Exercise data:
+-------+
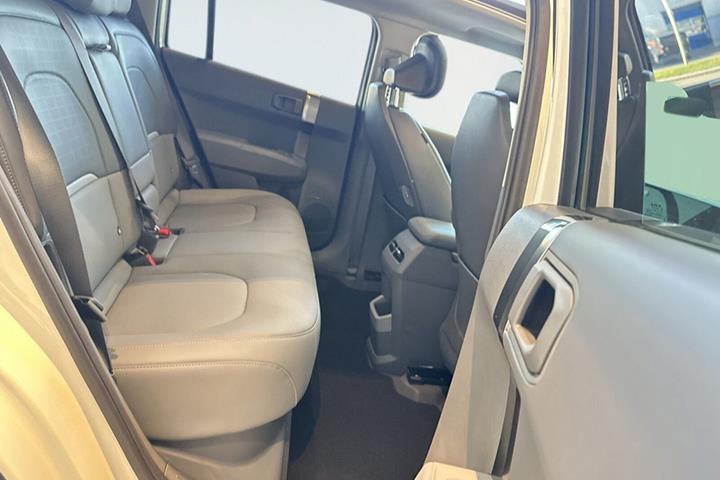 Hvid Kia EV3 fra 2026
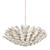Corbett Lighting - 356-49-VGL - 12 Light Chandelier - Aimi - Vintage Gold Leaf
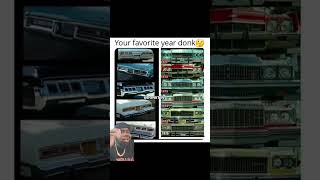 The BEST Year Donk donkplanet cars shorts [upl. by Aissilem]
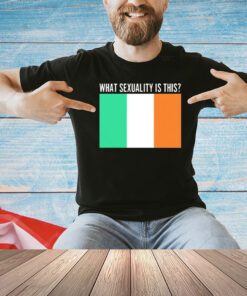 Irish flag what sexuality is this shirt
+-------+
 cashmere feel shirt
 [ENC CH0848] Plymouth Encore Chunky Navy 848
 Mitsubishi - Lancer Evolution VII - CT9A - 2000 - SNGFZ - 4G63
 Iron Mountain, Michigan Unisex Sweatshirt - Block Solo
+-------+
Exercise brief: Would you copy, unchanged, the stretch of the records above that begins at the line containing "Mitsubishi - Lancer" and ends at the line containing "Iron Mountain, Michigan", and only that?

Task output:
 Mitsubishi - Lancer Evolution VII - CT9A - 2000 - SNGFZ - 4G63
 Iron Mountain, Michigan Unisex Sweatshirt - Block Solo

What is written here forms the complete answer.